Attention au coût humain de la "réindustrialisation verte"
Au moment où l’Union européenne et la France mettent les bouchées doubles dans "l’industrie verte", une étude du Cepii émet des doutes sur la capacité des "destructions créatrices" à absorber le choc des mutations à venir.
"Rater le virage de l’industrie verte, c’est prendre le risque d’une nouvelle vague de désindustrialisation, aux conséquences durables pour les individus concernés et les territoires." C’est la mise en garde sans détour des économistes Axelle Arquié et Thomas Grjebine, du Centre d'études prospectives et d'informations internationales (Cepii) rattaché à Matignon, dans une note publiée le 22 mars. Alors que le monde se livre à une concurrence exacerbée dans ce domaine, les deux chercheurs ont analysé les conséquences des plans sociaux intervenus dans l’industrie entre 1997 et 2019 pour voir quels enseignements en tirer dans le contexte de décarbonation en cours. "Contrairement à l’hypothèse de destruction créatrice, ils n’ont pas permis de réallocations de main-d’œuvre bénéfiques pour l’économie locale", concluent-ils. Or la transition écologique, parée de toutes les vertus, pourrait causer des dégâts sociaux importants, comme tente d’y remédier timidement l’Union européenne avec le "fonds pour la transition juste" et le "fonds social pour le climat", créés pour amortir les chocs des mutations découlant de son objectif de neutralité carbone à horizon 2050.

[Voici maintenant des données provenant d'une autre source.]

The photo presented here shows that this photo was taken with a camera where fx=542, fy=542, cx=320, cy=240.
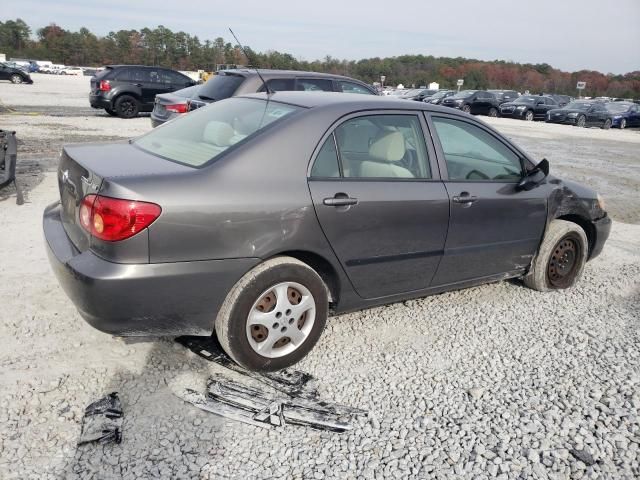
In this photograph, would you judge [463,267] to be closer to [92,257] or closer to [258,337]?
[258,337]

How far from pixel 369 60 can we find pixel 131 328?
100631 millimetres

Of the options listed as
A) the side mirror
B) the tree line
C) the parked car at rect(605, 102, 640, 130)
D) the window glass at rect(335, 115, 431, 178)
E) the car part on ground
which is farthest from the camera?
the tree line

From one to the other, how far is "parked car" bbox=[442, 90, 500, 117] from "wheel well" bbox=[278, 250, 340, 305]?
1128 inches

Difficulté à retrouver un emploi stable
Le premier enseignement est qu’à l’issue de ces plans sociaux, les salariés concernés peinent à retrouver un emploi stable. Ils sont près de 40% à ne plus être en emploi (au sens de l’Insee) un an après leur licenciement et plus de la moitié six ans après. Et ceux qui ont retrouvé un emploi enregistrent une baisse de 25% de leur salaire, avec de profondes inégalités en fonction des qualifications. Le salaire chute de 38% chez les moins qualifiés un an après le licenciement quand les plus qualifiés ne subissent quasiment aucune perte. Les "réallocations sectorielles" (changements de secteur) ne sont guère profitables : un salarié de l’industrie réorienté vers les services subit une perte salariale de 58%.

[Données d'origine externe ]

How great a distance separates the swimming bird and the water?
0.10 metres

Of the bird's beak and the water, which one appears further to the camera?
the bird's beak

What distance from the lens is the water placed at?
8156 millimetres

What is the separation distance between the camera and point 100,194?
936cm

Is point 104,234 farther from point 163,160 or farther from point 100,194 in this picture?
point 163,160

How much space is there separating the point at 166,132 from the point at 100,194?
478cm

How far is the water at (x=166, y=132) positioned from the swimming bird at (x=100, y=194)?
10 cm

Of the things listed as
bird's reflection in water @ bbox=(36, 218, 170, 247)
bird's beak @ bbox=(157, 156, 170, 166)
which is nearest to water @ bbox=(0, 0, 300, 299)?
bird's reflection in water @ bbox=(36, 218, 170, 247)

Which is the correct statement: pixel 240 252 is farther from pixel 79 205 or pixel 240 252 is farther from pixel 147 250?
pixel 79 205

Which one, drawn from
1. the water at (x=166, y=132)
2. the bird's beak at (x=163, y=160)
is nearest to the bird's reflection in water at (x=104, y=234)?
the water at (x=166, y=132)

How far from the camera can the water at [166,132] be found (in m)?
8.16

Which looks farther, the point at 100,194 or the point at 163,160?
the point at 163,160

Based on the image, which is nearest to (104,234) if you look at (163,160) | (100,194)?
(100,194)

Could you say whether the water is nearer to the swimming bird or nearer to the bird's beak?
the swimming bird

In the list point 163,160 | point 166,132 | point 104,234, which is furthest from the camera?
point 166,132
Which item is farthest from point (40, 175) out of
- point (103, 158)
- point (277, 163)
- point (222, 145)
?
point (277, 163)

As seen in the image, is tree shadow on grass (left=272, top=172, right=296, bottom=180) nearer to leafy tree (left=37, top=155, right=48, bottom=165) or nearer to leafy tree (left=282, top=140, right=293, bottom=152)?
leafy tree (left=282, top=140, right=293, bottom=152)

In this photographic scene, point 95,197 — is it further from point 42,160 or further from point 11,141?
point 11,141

Par ailleurs, les salariés qui ont retrouvé un emploi travaillent généralement dans des entreprises plus petites (et qui emploient davantage en CDD), moins créatrices de valeur ajoutée et qui ont un taux d’investissement 36% plus bas six ans après le plan social, comparées aux autres entreprises qui n’ont pas licencié. "Or, un moindre investissement aujourd’hui risque de conduire à moins de croissance demain", soulignent les auteurs.
Une "précarisation accrue" de la zone d'emploi
Les plans sociaux n’affectent pas seulement les individus mais toute la zone d’emploi qui se retrouve dans une situation de "précarisation accrue", avec plus d’intérimaires et de CDD dans l’emploi total et un taux de chômage de 12% supérieur. L’explication : "Lorsqu’une usine ferme ou réduit drastiquement sa taille, c’est l’activité des sous-traitants et de tous les services associés qui sont menacées : commerces, restaurants, entreprises de nettoyage, etc."

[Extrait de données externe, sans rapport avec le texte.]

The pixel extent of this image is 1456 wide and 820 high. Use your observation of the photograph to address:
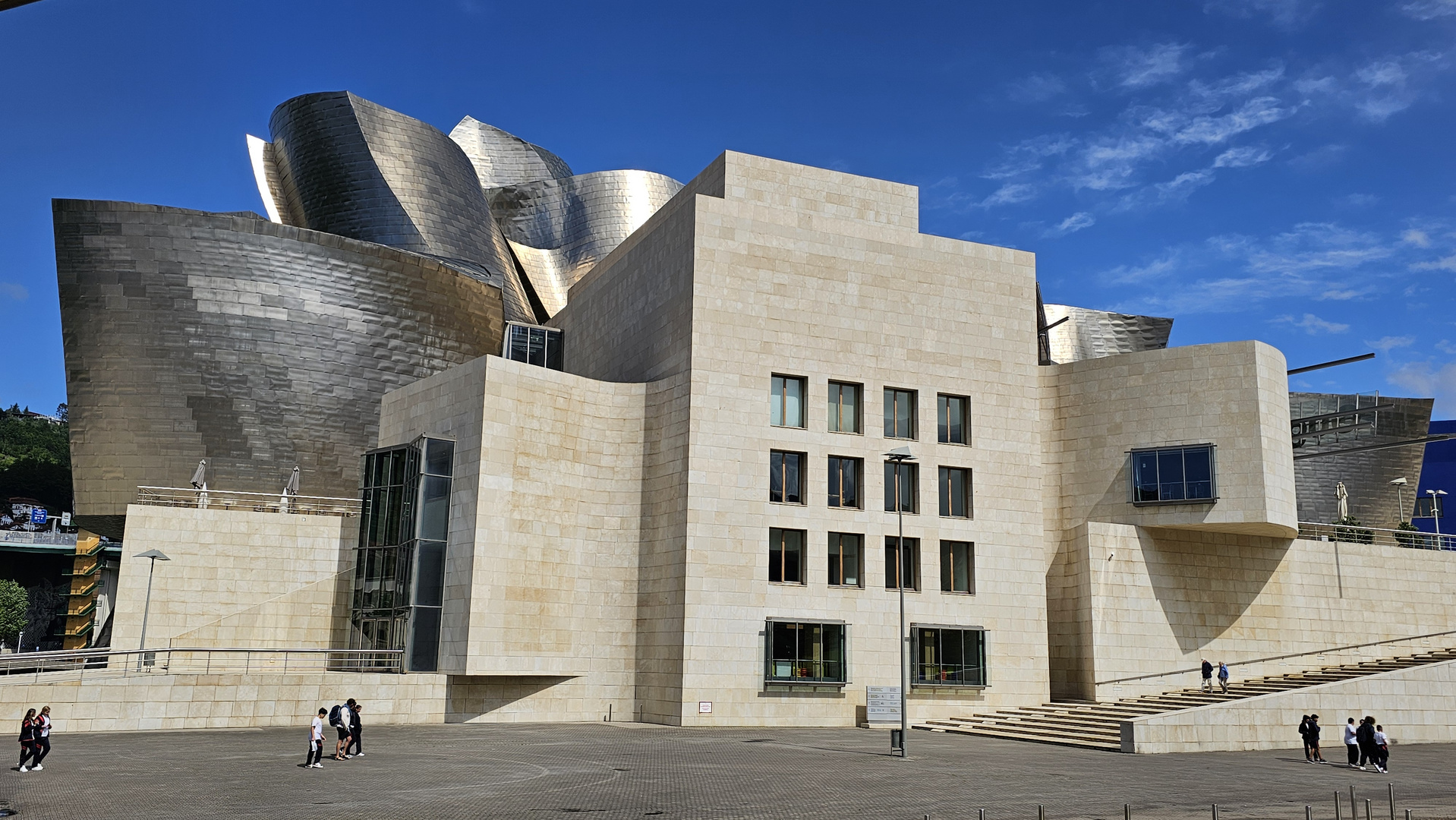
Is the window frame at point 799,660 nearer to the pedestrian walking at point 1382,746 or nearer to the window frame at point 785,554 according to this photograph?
the window frame at point 785,554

La logique schumpétérienne de destruction créatrice voudrait que cette dégradation soit progressivement compensée par l'apparition de nouvelles activités. Ce n’est pas ce qui se produit : la part d’industries dans les zones touchées par un plan social est 14% plus basse un an après le licenciement collectif et même 22% six ans après. "Compenser les 'perdants' de la transition écologique, comme on espérait pouvoir le faire dans les années 2000 pour les 'perdants' de la mondialisation ne peut suffire", avertissent les économistes. Car "il a été très difficile, voire impossible, pour les politiques publiques de réellement cibler les personnes touchées". C’est pourtant cette idée de compensation qui sous-tend la création du fonds social pour le climat, suscitant l’enthousiasme du député maltais David Casa, rapporteur du texte au Parlement pour qui "nous n'avons jamais été aussi proches de garantir que la transition climatique sera plus équitable et plus inclusive socialement". Les deux économistes veulent cependant voir dans le plan Industrie verte présenté par la Commission le 1er février (voir notre article du 3 février 2023) "un premier pas" répondant aux politiques déployées par la Chine et les États-Unis.